(Entries provided)
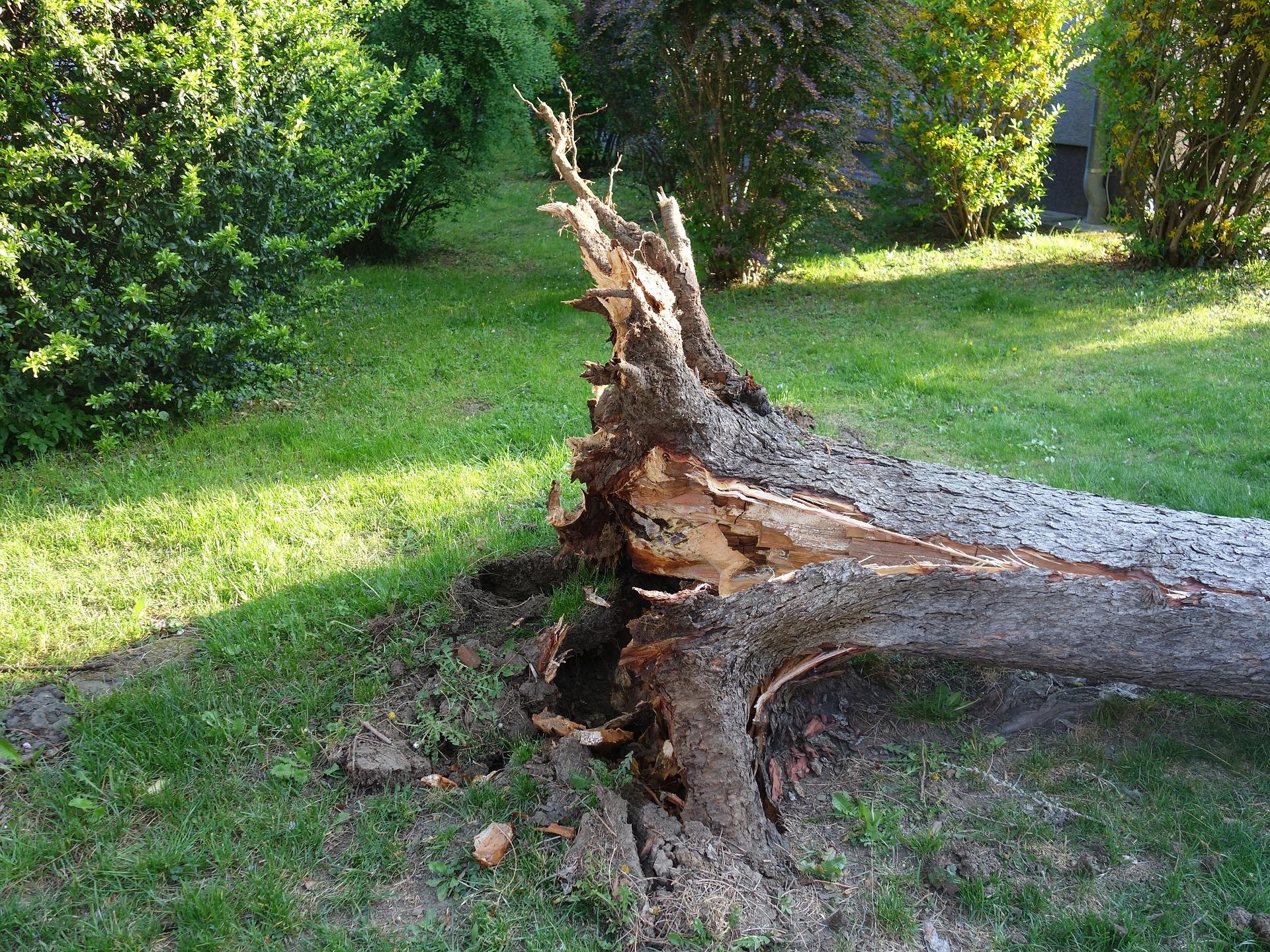 Tree Service - Removal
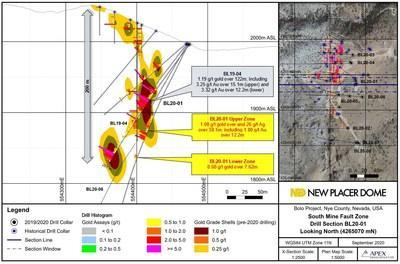 Figure 1. Bolo Gold Project 2020 BL20-01 Drill Section (CNW Group/New Placer Dome Gold Corp.)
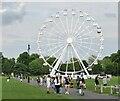 TL4558 : Cambridge - Ferris Wheel by Colin Smith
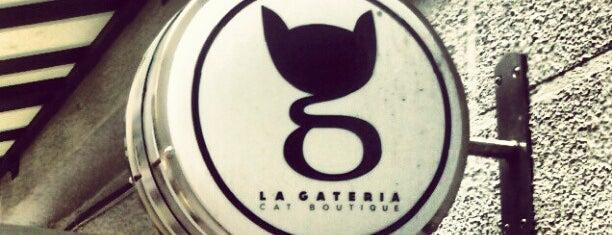 La Gatería is one of Capitalino..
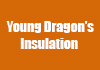 Young Dragon's Insulation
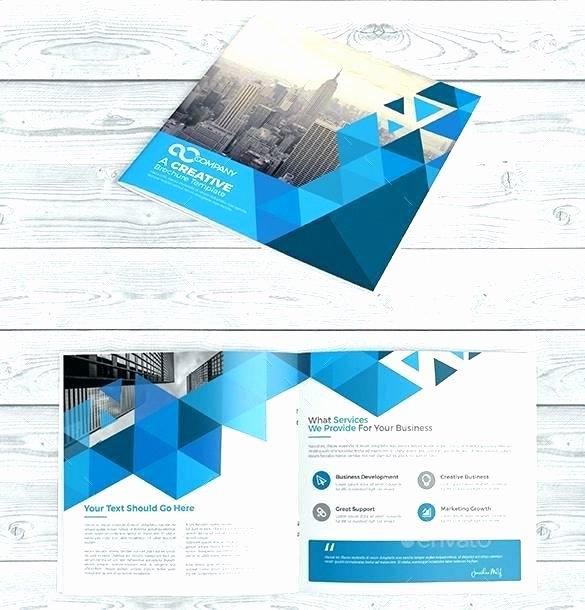 adobe illustrator brochure templates free template vector booklet illustration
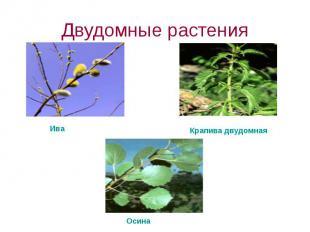 Двудомные растения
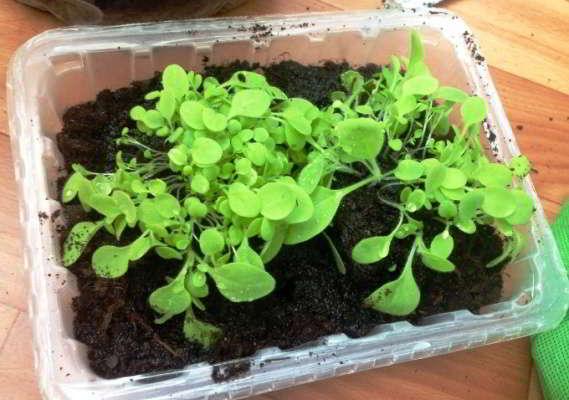 душистый табак рассада выращивание из семян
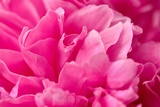 Peony Fragrance Photographic Print by Philippe Sainte-Laudy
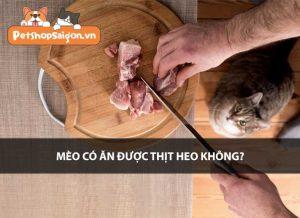 Mèo có ăn được thịt heo không?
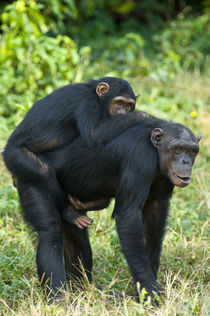 Female chimpanzee (Pan troglodytes) carrying its young one on back by Panoramic Images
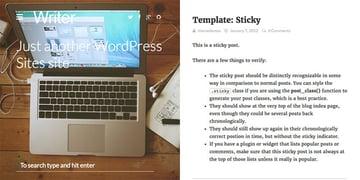Writer Professional WP Author Blog Theme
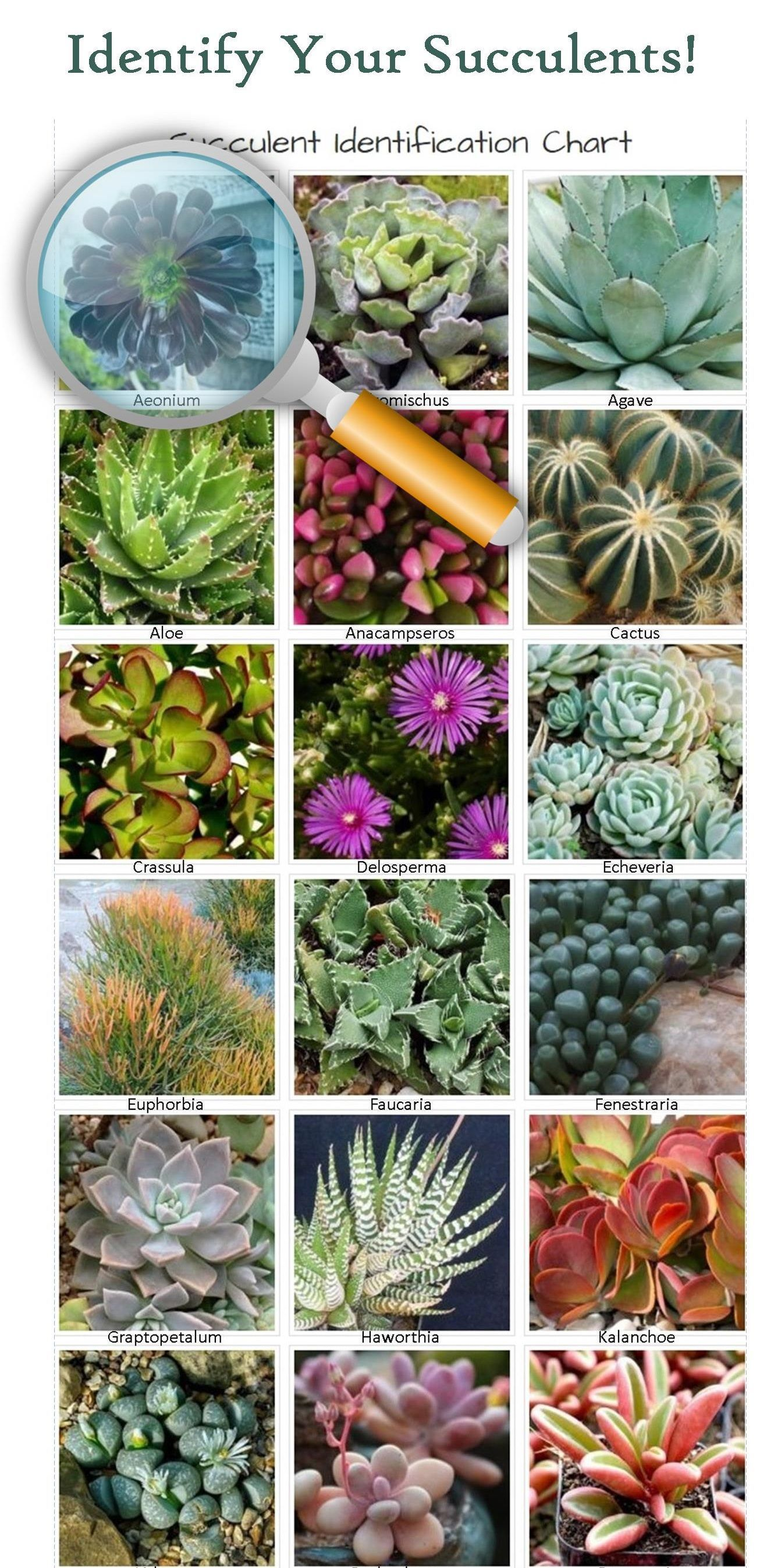 Identifying Types Of Succulents With Pictures The Succulent Eclectic Identifying Succulents Types Of Succulents Succulents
(End Entries provided)
Write out exactly the lines from the one containing "Female chimpanzee (Pan" through the end of the records above, both included, leaving all pictures out.

**Reply to the task**:
 Female chimpanzee (Pan troglodytes) carrying its young one on back by Panoramic Images
Writer Professional WP Author Blog Theme
 Identifying Types Of Succulents With Pictures The Succulent Eclectic Identifying Succulents Types Of Succulents Succulents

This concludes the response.